Rather than owning physical, fixed-capacity clusters, organizations have recently shifted onto the Cloud computing [19] paradigm. Compared to aforementioned traditional networked computing environments, Cloud computing offers to end users a variety of services covering the entire computing stack. Clouds represent a new kind of computational model, providing better use of distributed resources, while offering dynamic flexible infrastructures and quality of service (QoS) guaranteed services. They support various configurations (e.g., CPU, memory, I/O networking, storage) and scaling capacities while abstracting resource management. Cloud computing has recently gained popularity as a resource platform for on-demand, high-availability, and high-scalability access to resources, using a pay-as-you-go model [3]. Some of today’s major commercial Cloud providers are Amazon EC2 [2], and Google Cloud Platform [21]. Clouds rely on virtualisation technology for the management of traditional data center resource provisioning. Virtualisation has several benefits for scientific computing, such as provisioning of isolated computing environments on shared multicore machines. Huang et al. [24] have conducted a performance evaluation regarding the use of virtualisation and have concluded that HPC applications (which are performance oriented) can achieve almost the same performance as those running in a native, nonvirtualized environment.

By means of virtualisation, a collection of virtual machines (VMs) run on top of physical machines (PMs) to create virtual clusters [33]. Also, a VM can be suspended and later resumed on either the same or on a different PM, which is useful for fault tolerance and load balancing. A virtual cluster is created so a user has exclusive access to a customized virtual execution environment. The provisioning of elastic virtual clusters as on-demand pay-as-you-go resources is an essential characteristic of Clouds, endowing great flexibility and scalability for end users and their applications. In this context, resources can be dynamically allocated, expanded, shrunk, or moved, according to applications demand.

Parallel and distributed applications, as is the case of parallel implementation of ILP systems, exploit the processing power of a cluster of processors. As such, these applications can utilize the Cloud to rapidly deploy an application-specific virtual cluster infrastructure to achieve new levels of availability and scalability. Although Clouds were built primarily with business computing needs in mind, their value has been already recognized within the scientific community as an easy way to store, process, and retrieve huge data without worrying about the hardware needed. For example, Delgado et al. [14] have explored the use of Cloud computing to execute scientific applications, with a specific focus on medical image processing and computational fluid dynamics applications. Also Juve and Deelman [25] discussed many possible ways to deploy scientific applications on a Cloud, ranging from astronomy to earthquake science. The Magellan project, which takes place at the Argonne Leadership Computing Facility and the National Energy Research Scientific Computing Facility, aimed at investigating the use of cloud computing for science [48]. A diverse set of scientific data parallel applications, with no tight coupling between tasks, was running on the Magellan resources, and the results allowed to conclude that current cloud software can be used for science clouds.

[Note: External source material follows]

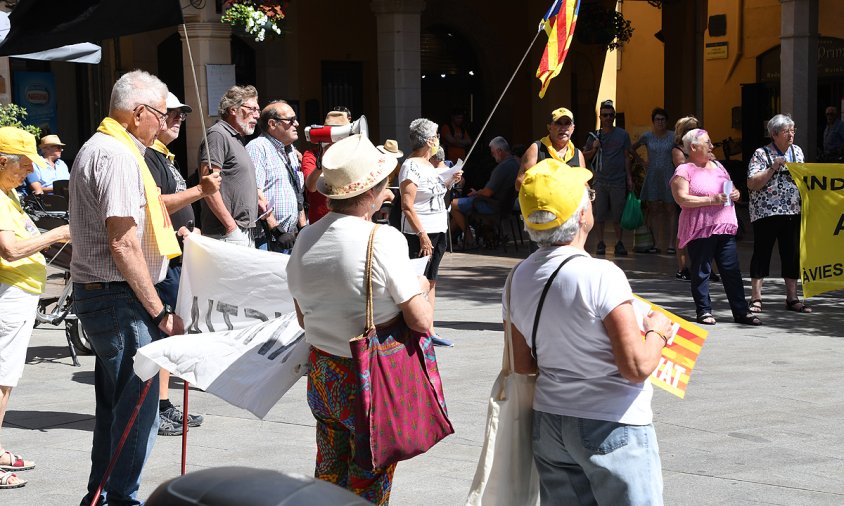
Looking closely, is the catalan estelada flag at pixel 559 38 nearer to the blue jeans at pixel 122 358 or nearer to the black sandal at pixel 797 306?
the black sandal at pixel 797 306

4.2 Load Balancing for ILP Algorithms

In the specific case of parallel ILP systems considered in this chapter, islands are characterized by having diverse sizes and requiring different processing capacity needs. A task parallel approach is adequate to this problem and homogeneously scheduling the same amount of CPU resource to jobs in charge of processing diverse-sized islands will result in jobs’ finish time imbalances, with consequent nonoptimized makespan. Furthermore, if we take into account that Cloud resources are usually billed by hour [2], an inefficient schedule of parallel ILP jobs will result in increased costs to solve the parallel ILP search problem. Therefore, it is important to produce schedules of jobs that consider their diverse needs, and the heterogeneity of resources, in order to achieve the objectives of reducing the makespan (i.e., the finishing time of the last job in the system) and maximizing load balancing. To minimize makespan it is essential to allocate jobs correctly so that computer loads and communication overheads will be well balanced. In turn, load balancing aims to distribute workload between available machines to obtain as good throughput and resource utilization as possible. Despite load balancing and makespan concepts being related, a good load balancing does not always lead to minimal makespan and vice versa.

Several papers address the problem of static and dynamic minimization of makespan and maximization of load balancing in parallel and distributed systems. A good review and classification of state-of-the-art load balancing methods for jobs dispatched to run independently on multiple computers can be found in [45, 64, 67]. This section points out some relevant scheduling algorithms and strategies that we believe can improve load balancing and optimize makespan of independent and-parallelism ILP approach. When managing resources in a cloud computing environment, scheduling can be made in different layers, as described next.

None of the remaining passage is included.